● **To do**
Return exactly those lines of the material that fall between the line with "common name: kiwi" and the final line, both included.

● **Extracted material**
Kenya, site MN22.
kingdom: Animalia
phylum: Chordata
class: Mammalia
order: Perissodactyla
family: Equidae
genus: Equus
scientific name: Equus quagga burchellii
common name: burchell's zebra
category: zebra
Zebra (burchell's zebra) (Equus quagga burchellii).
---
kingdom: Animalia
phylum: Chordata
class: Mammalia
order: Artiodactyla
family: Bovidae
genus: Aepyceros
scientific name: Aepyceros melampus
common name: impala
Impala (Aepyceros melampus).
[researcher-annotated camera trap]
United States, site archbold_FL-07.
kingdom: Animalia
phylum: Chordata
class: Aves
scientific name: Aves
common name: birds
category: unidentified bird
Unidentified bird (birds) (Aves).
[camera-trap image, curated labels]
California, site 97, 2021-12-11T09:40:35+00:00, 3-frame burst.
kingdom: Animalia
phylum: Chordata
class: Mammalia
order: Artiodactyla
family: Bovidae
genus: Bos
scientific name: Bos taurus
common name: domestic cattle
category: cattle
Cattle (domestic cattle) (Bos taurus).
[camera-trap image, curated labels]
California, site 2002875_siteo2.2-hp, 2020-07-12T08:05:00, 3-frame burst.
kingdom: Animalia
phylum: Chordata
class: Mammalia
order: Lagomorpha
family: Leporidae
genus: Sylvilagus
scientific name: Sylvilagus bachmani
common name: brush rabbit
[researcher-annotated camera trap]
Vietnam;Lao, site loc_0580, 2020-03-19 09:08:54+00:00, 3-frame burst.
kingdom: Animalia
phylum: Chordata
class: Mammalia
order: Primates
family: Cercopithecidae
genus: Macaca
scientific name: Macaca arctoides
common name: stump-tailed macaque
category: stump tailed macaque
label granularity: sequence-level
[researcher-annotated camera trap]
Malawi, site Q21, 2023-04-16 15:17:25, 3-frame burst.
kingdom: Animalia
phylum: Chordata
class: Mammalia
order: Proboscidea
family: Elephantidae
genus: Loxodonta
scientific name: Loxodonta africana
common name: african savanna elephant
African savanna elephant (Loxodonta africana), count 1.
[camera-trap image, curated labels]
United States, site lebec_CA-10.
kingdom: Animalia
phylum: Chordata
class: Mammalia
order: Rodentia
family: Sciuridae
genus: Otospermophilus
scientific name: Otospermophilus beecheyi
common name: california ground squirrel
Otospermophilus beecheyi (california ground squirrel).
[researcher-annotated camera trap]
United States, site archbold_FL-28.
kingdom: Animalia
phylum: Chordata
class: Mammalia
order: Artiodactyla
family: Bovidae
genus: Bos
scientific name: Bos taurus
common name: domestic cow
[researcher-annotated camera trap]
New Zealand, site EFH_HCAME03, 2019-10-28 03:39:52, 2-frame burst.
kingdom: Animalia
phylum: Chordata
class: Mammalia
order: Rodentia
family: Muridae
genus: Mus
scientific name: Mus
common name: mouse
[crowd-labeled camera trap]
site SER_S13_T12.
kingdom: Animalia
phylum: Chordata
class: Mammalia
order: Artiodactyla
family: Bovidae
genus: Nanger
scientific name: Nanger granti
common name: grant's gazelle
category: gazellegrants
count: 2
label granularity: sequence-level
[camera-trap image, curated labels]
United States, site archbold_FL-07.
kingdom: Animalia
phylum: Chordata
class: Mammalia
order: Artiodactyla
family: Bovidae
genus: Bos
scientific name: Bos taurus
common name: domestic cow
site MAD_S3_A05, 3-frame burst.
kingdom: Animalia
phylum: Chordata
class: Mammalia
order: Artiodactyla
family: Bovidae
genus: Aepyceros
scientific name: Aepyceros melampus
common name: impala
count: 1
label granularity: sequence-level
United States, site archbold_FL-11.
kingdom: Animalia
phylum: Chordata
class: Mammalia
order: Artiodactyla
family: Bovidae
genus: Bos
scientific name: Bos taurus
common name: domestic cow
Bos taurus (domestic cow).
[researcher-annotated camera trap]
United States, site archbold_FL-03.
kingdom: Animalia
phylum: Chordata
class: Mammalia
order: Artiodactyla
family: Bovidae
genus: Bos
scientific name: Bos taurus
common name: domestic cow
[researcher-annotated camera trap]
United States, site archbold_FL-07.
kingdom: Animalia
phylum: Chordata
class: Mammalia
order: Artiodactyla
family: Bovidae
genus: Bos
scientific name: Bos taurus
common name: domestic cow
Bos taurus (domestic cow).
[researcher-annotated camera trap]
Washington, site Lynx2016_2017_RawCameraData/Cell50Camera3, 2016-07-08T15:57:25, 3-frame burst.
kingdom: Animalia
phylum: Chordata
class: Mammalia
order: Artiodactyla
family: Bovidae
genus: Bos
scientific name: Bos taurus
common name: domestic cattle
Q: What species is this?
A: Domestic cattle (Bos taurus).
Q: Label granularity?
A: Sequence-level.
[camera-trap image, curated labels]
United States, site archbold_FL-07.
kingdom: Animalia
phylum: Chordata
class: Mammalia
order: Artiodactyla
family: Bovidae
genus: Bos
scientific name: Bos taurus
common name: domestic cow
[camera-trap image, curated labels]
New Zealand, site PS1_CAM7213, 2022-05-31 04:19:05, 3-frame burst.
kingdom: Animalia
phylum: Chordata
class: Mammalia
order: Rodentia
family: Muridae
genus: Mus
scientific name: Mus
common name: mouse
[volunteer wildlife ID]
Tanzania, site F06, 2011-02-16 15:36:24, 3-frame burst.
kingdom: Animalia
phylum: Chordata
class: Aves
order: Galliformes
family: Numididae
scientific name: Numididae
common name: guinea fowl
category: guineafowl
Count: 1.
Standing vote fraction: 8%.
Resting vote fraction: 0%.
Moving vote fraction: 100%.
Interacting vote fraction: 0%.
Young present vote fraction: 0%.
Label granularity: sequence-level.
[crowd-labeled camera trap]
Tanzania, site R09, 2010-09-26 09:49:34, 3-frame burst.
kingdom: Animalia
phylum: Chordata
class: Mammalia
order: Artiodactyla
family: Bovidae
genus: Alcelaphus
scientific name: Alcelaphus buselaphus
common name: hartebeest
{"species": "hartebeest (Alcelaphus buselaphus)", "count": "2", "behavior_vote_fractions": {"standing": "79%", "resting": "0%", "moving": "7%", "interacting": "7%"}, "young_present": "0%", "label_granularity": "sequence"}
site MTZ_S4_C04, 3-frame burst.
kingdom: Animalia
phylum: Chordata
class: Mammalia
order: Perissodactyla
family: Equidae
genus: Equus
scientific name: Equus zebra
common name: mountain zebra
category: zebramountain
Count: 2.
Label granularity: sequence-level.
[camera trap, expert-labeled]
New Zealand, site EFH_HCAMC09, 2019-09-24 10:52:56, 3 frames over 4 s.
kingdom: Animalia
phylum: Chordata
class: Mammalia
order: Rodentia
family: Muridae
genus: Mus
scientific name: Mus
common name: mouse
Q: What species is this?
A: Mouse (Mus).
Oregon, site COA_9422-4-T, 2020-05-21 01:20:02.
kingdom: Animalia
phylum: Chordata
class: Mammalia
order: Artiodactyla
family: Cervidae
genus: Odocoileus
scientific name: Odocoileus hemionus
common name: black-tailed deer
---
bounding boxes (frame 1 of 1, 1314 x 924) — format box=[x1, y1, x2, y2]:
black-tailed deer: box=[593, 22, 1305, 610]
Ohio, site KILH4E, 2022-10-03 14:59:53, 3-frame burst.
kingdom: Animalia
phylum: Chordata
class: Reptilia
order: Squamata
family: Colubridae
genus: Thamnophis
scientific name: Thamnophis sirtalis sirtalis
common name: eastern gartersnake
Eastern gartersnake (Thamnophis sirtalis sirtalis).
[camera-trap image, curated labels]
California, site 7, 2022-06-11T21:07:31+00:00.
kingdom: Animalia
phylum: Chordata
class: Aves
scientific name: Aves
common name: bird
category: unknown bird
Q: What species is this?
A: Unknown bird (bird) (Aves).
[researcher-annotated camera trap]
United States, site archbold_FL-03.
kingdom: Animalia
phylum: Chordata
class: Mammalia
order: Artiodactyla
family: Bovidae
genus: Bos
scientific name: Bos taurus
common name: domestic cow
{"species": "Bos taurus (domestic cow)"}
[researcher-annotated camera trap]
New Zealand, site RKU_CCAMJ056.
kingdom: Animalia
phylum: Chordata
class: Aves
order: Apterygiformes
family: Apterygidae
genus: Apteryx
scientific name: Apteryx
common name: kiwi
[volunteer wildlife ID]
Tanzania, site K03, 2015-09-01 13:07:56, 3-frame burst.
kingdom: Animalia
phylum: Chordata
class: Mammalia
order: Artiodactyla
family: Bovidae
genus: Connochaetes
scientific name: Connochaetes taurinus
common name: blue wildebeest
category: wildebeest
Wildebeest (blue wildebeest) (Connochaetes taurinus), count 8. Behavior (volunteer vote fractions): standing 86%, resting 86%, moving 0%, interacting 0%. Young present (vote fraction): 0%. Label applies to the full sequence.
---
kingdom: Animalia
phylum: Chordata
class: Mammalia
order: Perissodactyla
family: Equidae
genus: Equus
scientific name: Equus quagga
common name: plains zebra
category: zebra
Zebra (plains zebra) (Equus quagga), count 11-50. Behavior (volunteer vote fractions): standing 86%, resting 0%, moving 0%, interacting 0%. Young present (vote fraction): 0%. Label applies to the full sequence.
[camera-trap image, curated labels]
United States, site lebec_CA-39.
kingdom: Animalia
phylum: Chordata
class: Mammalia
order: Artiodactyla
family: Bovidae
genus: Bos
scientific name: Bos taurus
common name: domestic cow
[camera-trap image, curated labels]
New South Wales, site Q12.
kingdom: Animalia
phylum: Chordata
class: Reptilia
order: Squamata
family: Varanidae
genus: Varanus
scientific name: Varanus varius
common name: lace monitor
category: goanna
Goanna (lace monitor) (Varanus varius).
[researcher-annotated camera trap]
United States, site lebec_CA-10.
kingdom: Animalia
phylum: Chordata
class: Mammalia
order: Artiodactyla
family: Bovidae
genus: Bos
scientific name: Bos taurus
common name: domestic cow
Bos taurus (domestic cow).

● **Result**
common name: kiwi
[volunteer wildlife ID]
Tanzania, site K03, 2015-09-01 13:07:56, 3-frame burst.
kingdom: Animalia
phylum: Chordata
class: Mammalia
order: Artiodactyla
family: Bovidae
genus: Connochaetes
scientific name: Connochaetes taurinus
common name: blue wildebeest
category: wildebeest
Wildebeest (blue wildebeest) (Connochaetes taurinus), count 8. Behavior (volunteer vote fractions): standing 86%, resting 86%, moving 0%, interacting 0%. Young present (vote fraction): 0%. Label applies to the full sequence.
---
kingdom: Animalia
phylum: Chordata
class: Mammalia
order: Perissodactyla
family: Equidae
genus: Equus
scientific name: Equus quagga
common name: plains zebra
category: zebra
Zebra (plains zebra) (Equus quagga), count 11-50. Behavior (volunteer vote fractions): standing 86%, resting 0%, moving 0%, interacting 0%. Young present (vote fraction): 0%. Label applies to the full sequence.
[camera-trap image, curated labels]
United States, site lebec_CA-39.
kingdom: Animalia
phylum: Chordata
class: Mammalia
order: Artiodactyla
family: Bovidae
genus: Bos
scientific name: Bos taurus
common name: domestic cow
[camera-trap image, curated labels]
New South Wales, site Q12.
kingdom: Animalia
phylum: Chordata
class: Reptilia
order: Squamata
family: Varanidae
genus: Varanus
scientific name: Varanus varius
common name: lace monitor
category: goanna
Goanna (lace monitor) (Varanus varius).
[researcher-annotated camera trap]
United States, site lebec_CA-10.
kingdom: Animalia
phylum: Chordata
class: Mammalia
order: Artiodactyla
family: Bovidae
genus: Bos
scientific name: Bos taurus
common name: domestic cow
Bos taurus (domestic cow).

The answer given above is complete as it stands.